Der Dom wurde so ausgerichtet, dass seine Achse dorthin zeigt, wo am Pfingstsonntag des Jahres 1192 die Sonne aufging. Durch weitere astronomische Orientierungen beim Bau kam es zum leichten Achsenknick.

Der Bau begann um das Jahr 1200, damals noch im romanischen Stil. Im Laufe der Jahrhunderte wurde das Gotteshaus erweitert und angepasst. So entstand im 14. Jahrhundert der gotische Chor, im Barock wurde das Innere aufwändig umgestaltet. Aus dieser Zeit stammt auch das Hochaltarbild „Mariä Himmelfahrt“ von Gian Domenico Cignaroli.

Warum es guttut, Petrus anzuschauen

Wer sich mit Franz Schieraus durch den Dom bewegt, spürt schnell seine Begeisterung. Besonders gern verweilt er bei einer Halb-Figur am linken Vierungspfeiler: dem Schmerzensmann. „Es ist ein sehr hochwertiges Werk des heimischen Bildhauers Thomas Strayff aus dem Jahr 1472“, erzählt er. Gestiftet wurde die Skulptur – wie so vieles im Dom – von Kaiser Friedrich III.

Außergewöhnlich sind die überlebensgroßen Apostelfiguren im Langhaus. Sie stammen aus dem späten 15. Jahrhundert und werden dem Bildhauer Lorenz Luchsperger zugeschrieben. „Diese Holz-Figuren beeindrucken mich immer wieder“, schwärmt Schieraus. „Vor allem der heilige Petrus – es tut richtig gut, den anzuschauen.“ Er lächelt. „Wissen Sie, was das Besondere an ihm ist? Der Petrus schaut runter. Er ist der Einzige, der auf die Gemeinde schaut.“ Und tatsächlich: Während die anderen Apostel den Blick zum Himmel richten, scheint Petrus seinen Platz unter den Menschen nicht vergessen zu haben. Tafelbilder unterhalb der Apostel verweisen auf die Propheten und stellen eine Verbindung zwischen dem Alten und Neuen Testament her.
Zu den schönsten kunsthistorischen Schätzen des Doms zählt eine Verkündigungsgruppe bestehend aus dem Erzengel Gabriel und Maria an den Vierungspfeilern.
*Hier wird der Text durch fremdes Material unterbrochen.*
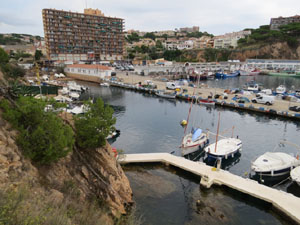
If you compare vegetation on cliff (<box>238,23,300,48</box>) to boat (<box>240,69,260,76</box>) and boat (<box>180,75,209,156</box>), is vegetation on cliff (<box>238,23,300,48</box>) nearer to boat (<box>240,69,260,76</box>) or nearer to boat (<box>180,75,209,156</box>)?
boat (<box>240,69,260,76</box>)

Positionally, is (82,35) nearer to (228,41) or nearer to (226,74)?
(226,74)

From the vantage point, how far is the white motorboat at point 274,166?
72.0 ft

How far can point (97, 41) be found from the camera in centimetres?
13038

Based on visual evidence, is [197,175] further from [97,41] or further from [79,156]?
[97,41]

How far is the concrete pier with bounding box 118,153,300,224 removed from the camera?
1662cm

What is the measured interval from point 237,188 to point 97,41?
128221mm

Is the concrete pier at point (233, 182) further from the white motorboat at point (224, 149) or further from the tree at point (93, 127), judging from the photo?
the tree at point (93, 127)

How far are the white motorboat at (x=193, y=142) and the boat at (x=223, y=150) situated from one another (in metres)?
1.86

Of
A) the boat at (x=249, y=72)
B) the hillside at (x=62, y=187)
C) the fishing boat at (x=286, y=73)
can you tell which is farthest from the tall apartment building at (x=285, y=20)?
the hillside at (x=62, y=187)

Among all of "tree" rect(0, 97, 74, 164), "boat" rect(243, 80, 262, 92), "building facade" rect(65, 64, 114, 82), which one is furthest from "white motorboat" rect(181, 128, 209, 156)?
"building facade" rect(65, 64, 114, 82)

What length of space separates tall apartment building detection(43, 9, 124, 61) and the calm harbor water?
75.0m

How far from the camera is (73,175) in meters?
13.1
Der Liebfrauendom hat in seiner Geschichte so manches überstanden, darunter Erdbeben und einen verheerenden Brandanschlag 2012. Von 1468 bis 1785 war der Dom Kathedrale der Diözese Wiener Neustadt. Heute ist er Propsteipfarre, zu der fünf Teilgemeinden gehören. Das spirituelle Zentrum Wiener Neustadts ist seit 1990 Titularbistum. Die Kirche ist der Muttergottes und dem heiligen Rupert geweiht. „Das Patrozinium feiern wir am 15. August. Im Marienmonat Mai gibt es regelmäßig Maiandachten“, lädt Franz Schieraus zum Besuch ein.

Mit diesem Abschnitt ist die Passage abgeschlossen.